Country : United States Label : Thrill Jockey Genres and styles : Experimental / Contemporary / Industrial Year : 2020

Grave of a Dog

· by Geneviève Gendreau

Let’s say it right away, Grave of a Dog is a great album by a brand new band, born from the meeting of three key names in the hard experimental scenes: Lee Buford, drummer of The Body, Kristin Hayter, aka Lingua Ignota, and Dylan Walker, singer of Full of Hell. They’ve been collaborating for some time now, however, so we’ve seen two albums by Full of Hell and The Body, appearances by Buford and Walker on Lingua Ignota’s Caligula, and the same on The Body’s latest album, I Have Fought Against It, But I Can’t Any Longer, which features some of the precursors of the present album, especially on “Can Carry No Weight”. The recording of Grave of a Dog took place between 2017 and 2019, at the same time as these cross-collaborations.
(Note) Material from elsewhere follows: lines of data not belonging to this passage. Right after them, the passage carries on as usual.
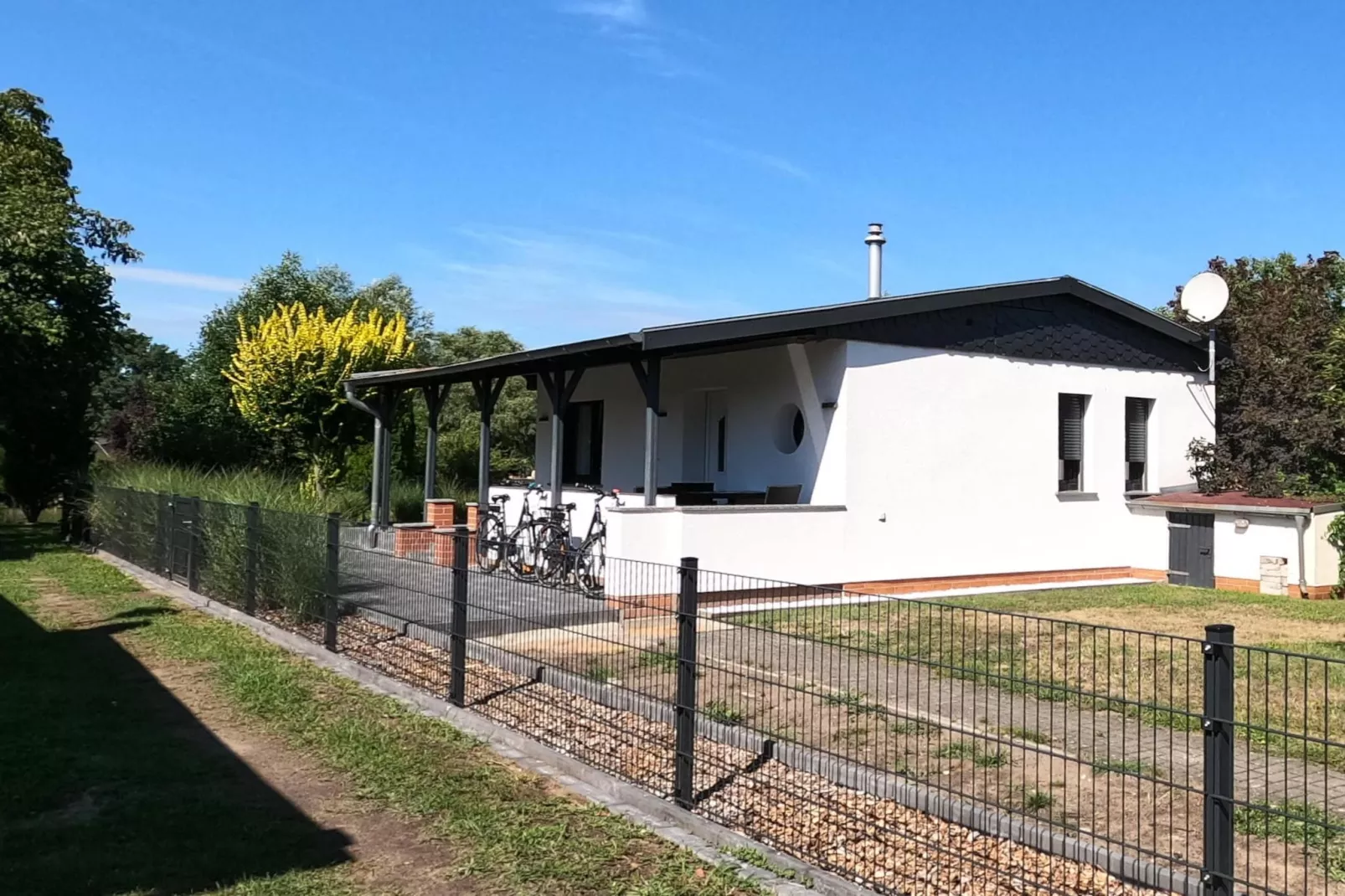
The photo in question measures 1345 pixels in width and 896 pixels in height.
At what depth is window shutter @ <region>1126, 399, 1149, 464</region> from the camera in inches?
596

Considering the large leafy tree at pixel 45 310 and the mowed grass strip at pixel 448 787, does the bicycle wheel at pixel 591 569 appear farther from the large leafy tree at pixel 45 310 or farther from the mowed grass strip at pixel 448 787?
the large leafy tree at pixel 45 310

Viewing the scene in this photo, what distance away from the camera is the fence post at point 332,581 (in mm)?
8773

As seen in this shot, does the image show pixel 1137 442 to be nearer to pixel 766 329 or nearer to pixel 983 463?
pixel 983 463

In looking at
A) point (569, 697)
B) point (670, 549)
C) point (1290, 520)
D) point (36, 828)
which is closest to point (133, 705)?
point (36, 828)

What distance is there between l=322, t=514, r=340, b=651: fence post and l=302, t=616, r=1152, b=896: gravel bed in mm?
1477

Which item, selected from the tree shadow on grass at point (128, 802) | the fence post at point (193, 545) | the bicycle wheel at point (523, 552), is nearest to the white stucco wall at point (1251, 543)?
the bicycle wheel at point (523, 552)

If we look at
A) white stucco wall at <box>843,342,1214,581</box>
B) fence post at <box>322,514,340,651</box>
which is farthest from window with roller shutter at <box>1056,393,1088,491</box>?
fence post at <box>322,514,340,651</box>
A stage was reached with the creation of a band in due form, which proves to be driven by a creative intent as coherent as it is powerful.

“Kingscorpse”, the inaugural track, opens with the a cappella voices of Hayter and Walker, delivering with all their might a melody with powerful beats, then giving way to Walker’s throaty vocals. The band could have been torn between these diverse aesthetics, but rather than confuse, it bewitches. This deep connection finds its roots in the elementary concerns of heavy music: redemption, impermanence, and desolation. The rhythms are minimalist, inspired by hip hop or industrial, except for some large-scale pieces using merciless sound editing.

“The Ocean of Mercy” is definitely in the running for the best song of the year. First, a procession with Walker’s incantations, the organ and a few organic instrumental cracklings. Then Hayter’s sovereign voice emerges to deliver, as a funeral oration to the Earth, the verses of the English poet Robert Burns:

“Farewell to the mountains, high-cover’d with snow
Farewell to the straths and green valleys below
Farewell to the forests and wild-hanging woods
Farewell to the torrents and loud-pouring floods.”

Hayter, ripe with classical training, gratifies us with his virtuosity in the light as well as in the dark: his voice captures fear, strength, and surrender in the same breath. On “Love Is Dead, All Love Is Dead”, the final song, his vocal force becomes raspy and gradually extinguishes, scratched away by the treatment of the tapes.

All in all, an epic album in the form of a hardcore eschatological treatise. We want more!